Britain’s ‘obsession’ with wind farms will push up family electricity bills by more than £300 a year, a report said today.
The Government’s green energy plans for the next eight years are a £124 billion ‘blunder’ that will hit every UK household, a senior British economist has also said.
In a stark warning Professor Gordon Hughes, who has produced a study on how wind energy will hit energy costs, said that British consumers simply cannot afford to subsidise wind power.
By 2020 average electricity bills will be around 58 per cent higher – a £320 increase – just because of the flood of wind turbines planned for Britains’s coastlines, fields and seas, he said.
Completing the gloomy picture, Professor Hughes believes for all the huge investment in wind farms Britain’s greenhouse gas emissions may not even fall.
Wind energy provides almost 2 per cent of global electricity worldwide, a figure expected to approach 10 per cent by 2020, costing Britain an estimated £124 billion.
‘The key problems with current policies for wind power are simple,’ he said.
They require a huge commitment of investment to a technology that is not very green, in the sense of saving a lot of CO2, but which is certainly very expensive and inflexible.
‘Unless the current Government scales back its commitment to wind power very substantially, its policy will be worse than a mistake, it will be a blunder.
‘The average household electricity bill would increase from £528 per year at 2010 prices to a range from £730 to £840 in 2020.’
The report has been published by former Chancellor Lord Lawson’s Global Warming Policy Foundation.
Their study has been handed to the House of Commons Energy and Climate Change study for the Economics of Wind Power Committee.
Meanwhile, Professor Ian Fells, who is Professor of Energy Conversion at Newcastle University and an advisor the Commons and Lords, also said that windfarms are too costly.
Instead he claims that combined gas cycle plants could produce the same amount of green energy for £13billion – nearly 10 times cheaper than wind power.

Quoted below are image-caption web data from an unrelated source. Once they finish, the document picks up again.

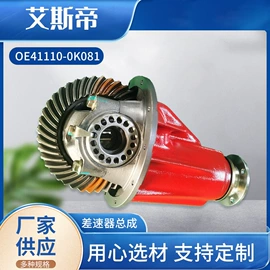 差速器总成;离合器片;汽摩离合器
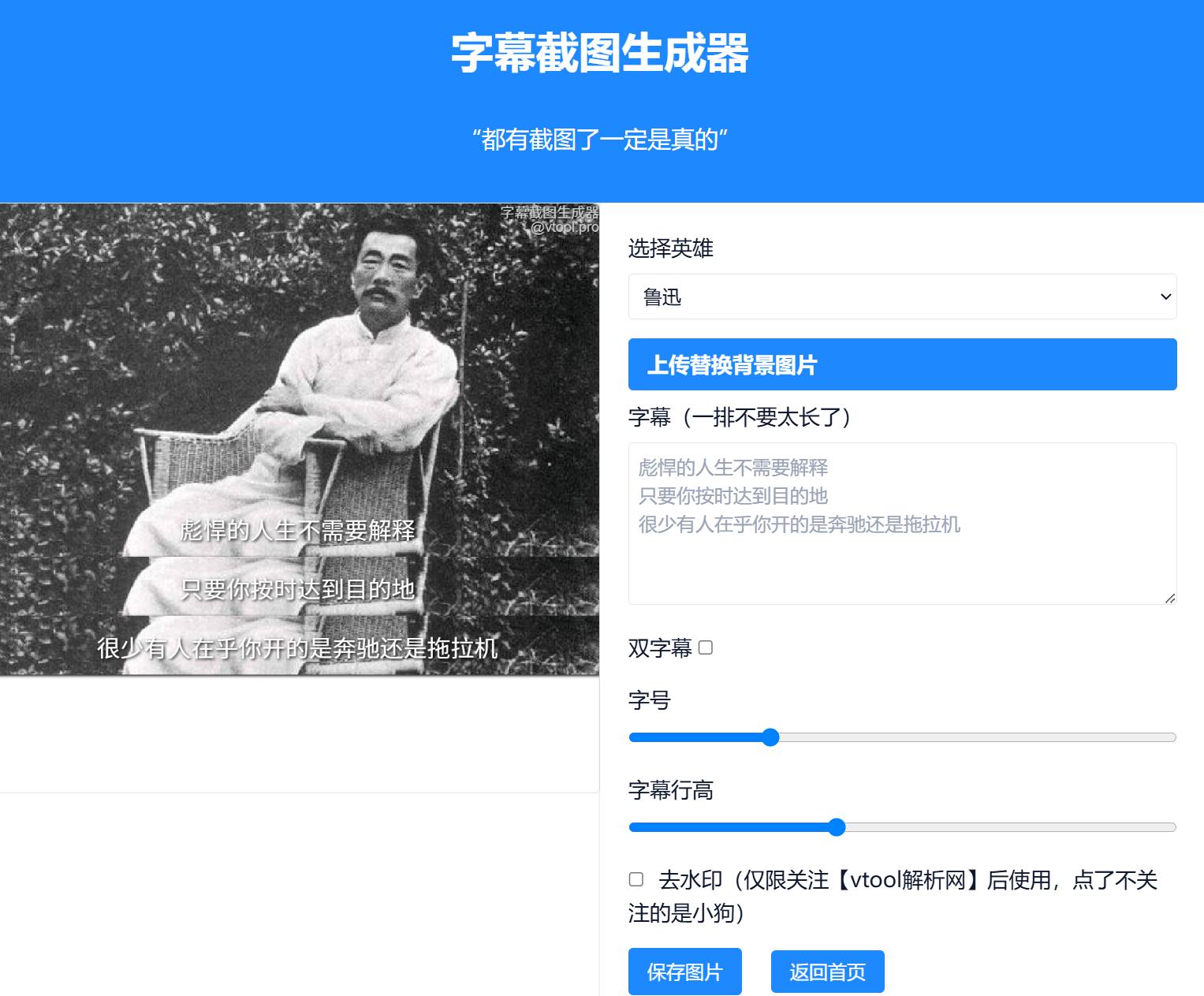 vtool subtitle拼字幕截图在线生成工具-知行创业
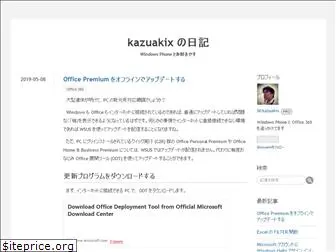 kazuakix.hatenablog.jp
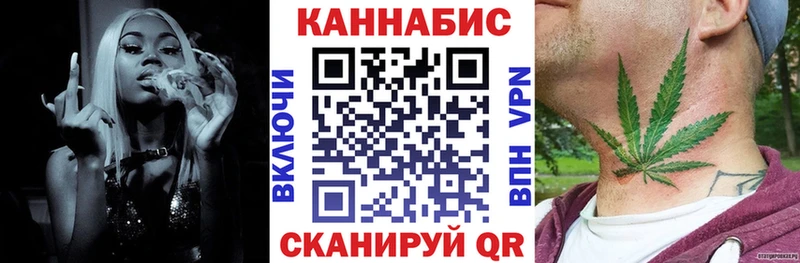 продажа наркотиков  Заозёрск  Конопля тримм 
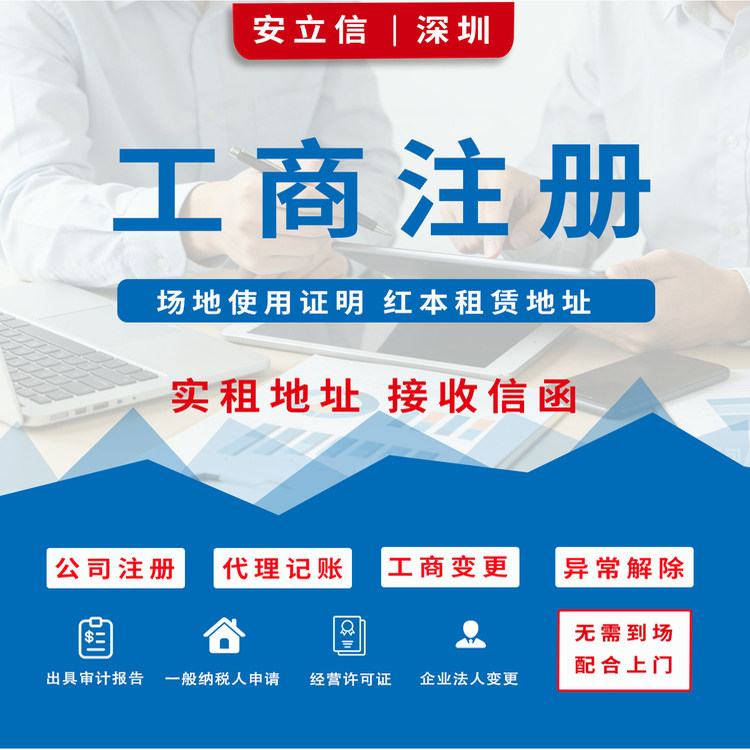 深圳公司注册代办电商营业执照办理工商注销企业变更地址记账报税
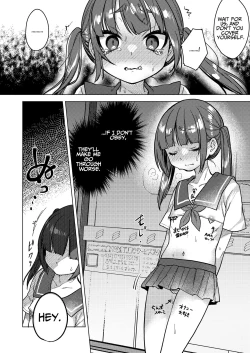 Page 57 of The Class Rep is Our Fuck-toy Now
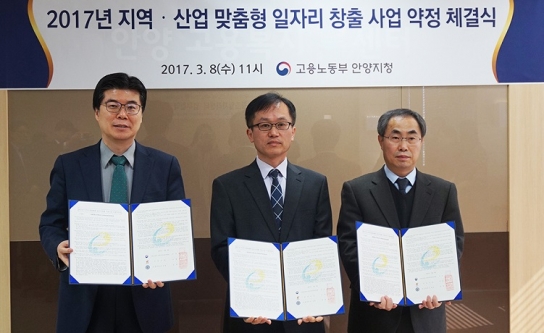 성결대, ‘대학창조일자리센터’  체결식 가져
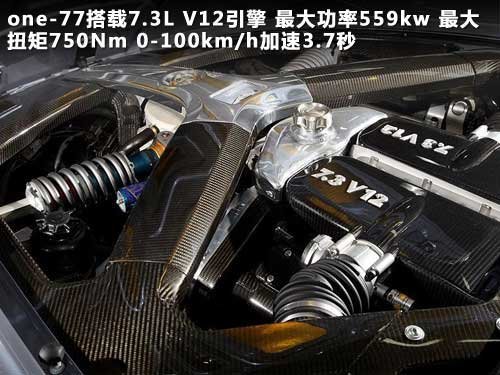 阿斯頓馬丁超跑售價超千萬 上海車展首演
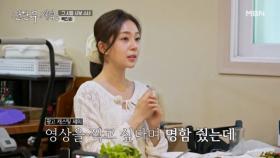 시보 소녀에서 연기 천재로… 백진희의 데뷔 스토리 MBN 250725 방송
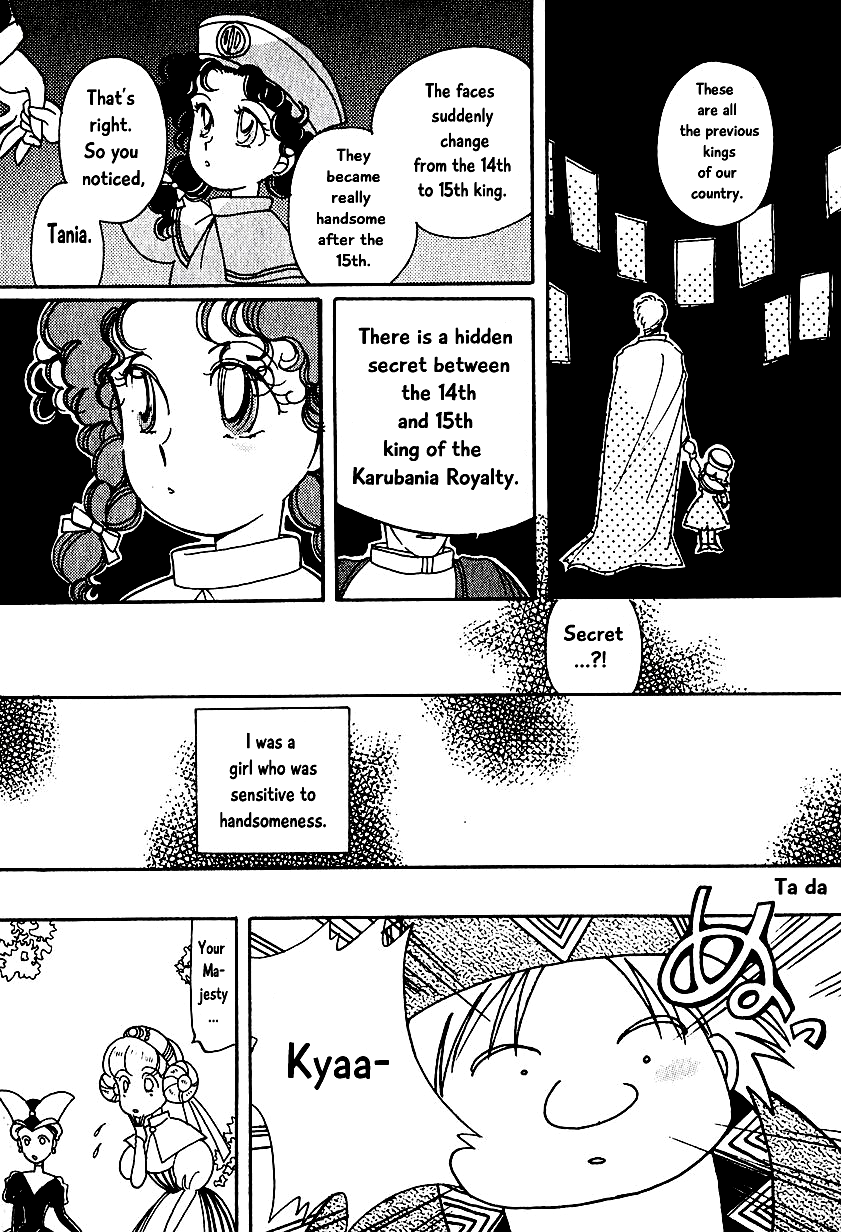 Calbania Monogatari The Queen’s Stress 第5页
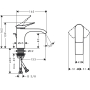 75010000 HANSGROHE  Vivenis смеситель для раковины 80. Фото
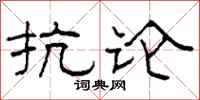 柯春海抗論隸書怎么寫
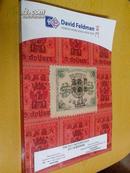 邮票拍卖图录：2011年度秋季拍卖，全彩铜版精美印刷J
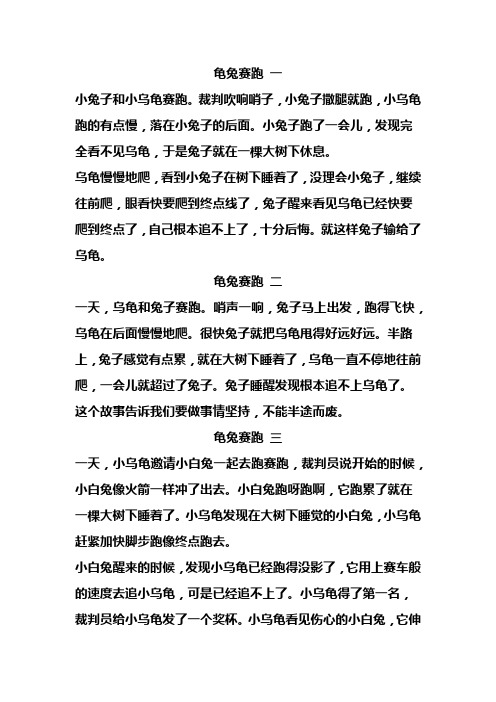 龟兔赛跑一年级20字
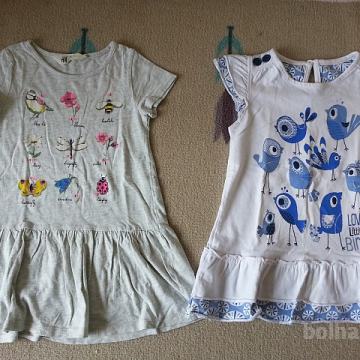 OBLEKICE HM, GEORGE, HELLO KITTY, PRINCES 92/98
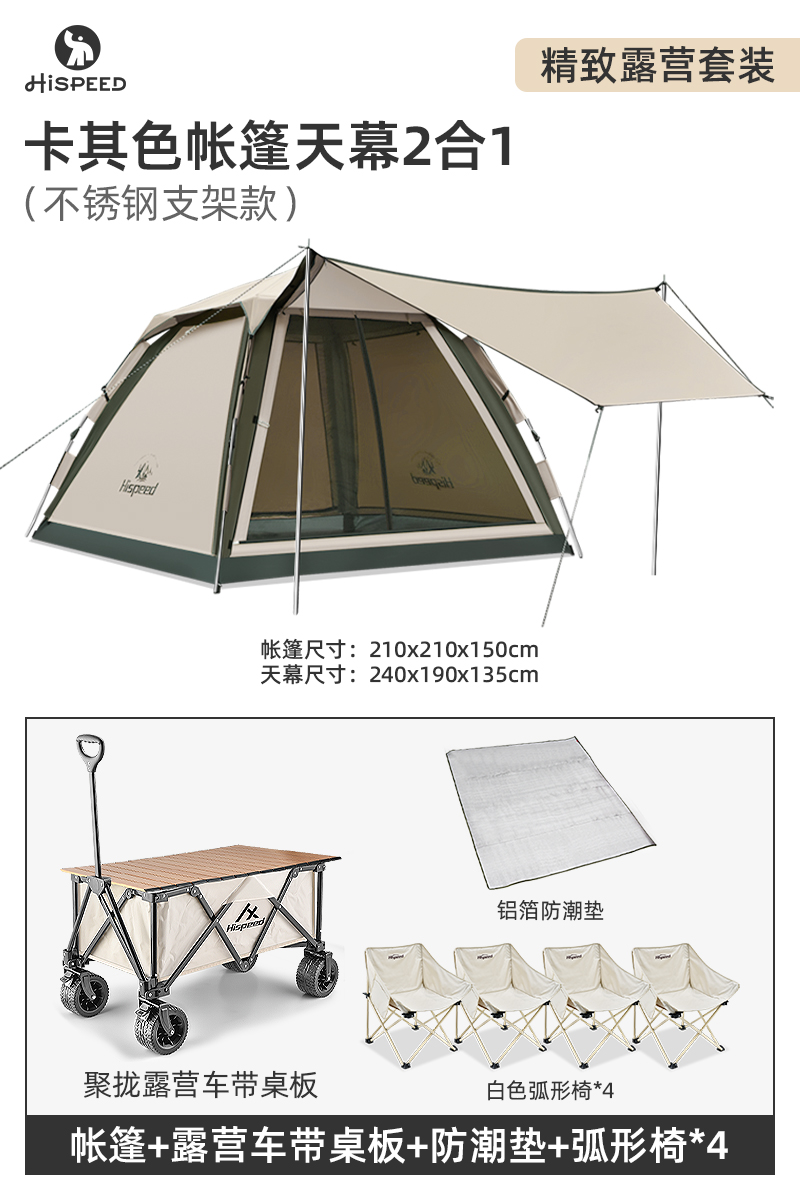 旗速户外天幕帐篷一体便携式折叠自动防雨二合一野营露营装备套装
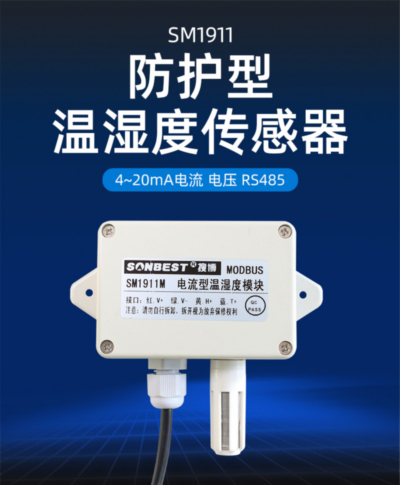 防护型温湿度传感器产品样本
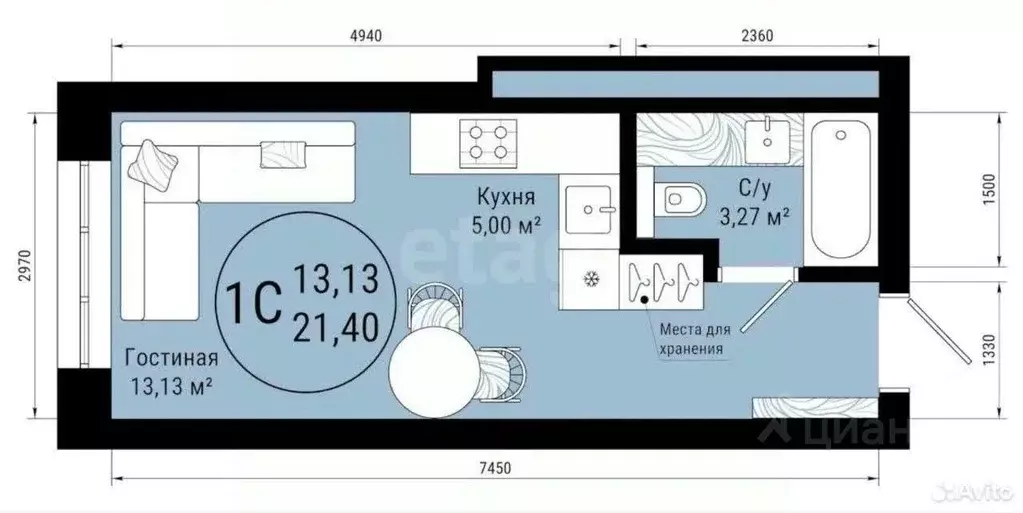 Студия Башкортостан, Уфа ул. Сержанта Пашкова, 5 (21.3 м) - Фото 1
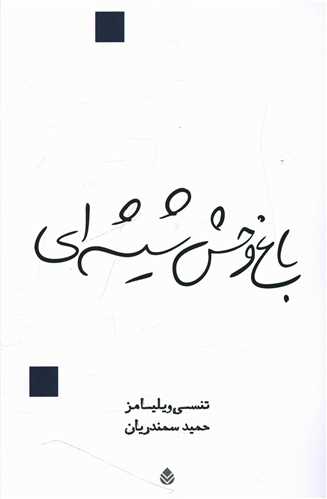 باغ وحش شیشهای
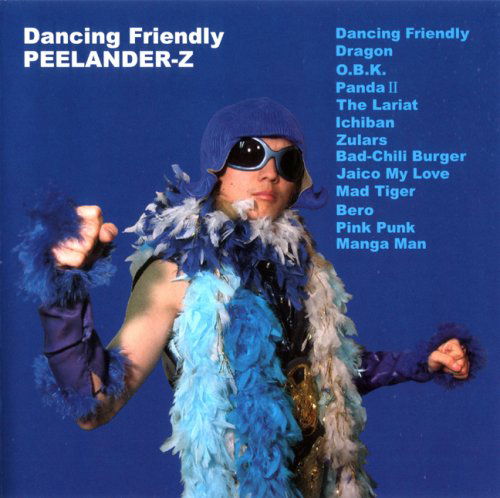 Cover for Peelander-z · Dancing Friendly (CD) (2006)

‘Wind energy is the most expensive way of generating renewable electricity,’ he said.
‘It will also cost jobs. We are already seeing some industrial firms packing up and moving abroad. The increasing price of energy is going to be the next big political problem.’
However, the Government was keen today to defend its green energy policies.
‘Wind power is a homegrown, secure and sustainable source of energy with an important role as part of a balanced energy mix,’ a spokesman said.
‘Over-reliance on any one technology could have serious consequences for consumer bills. That’s why we want to see a diverse energy mix with renewables, nuclear, clean coal and gas all playing a part.’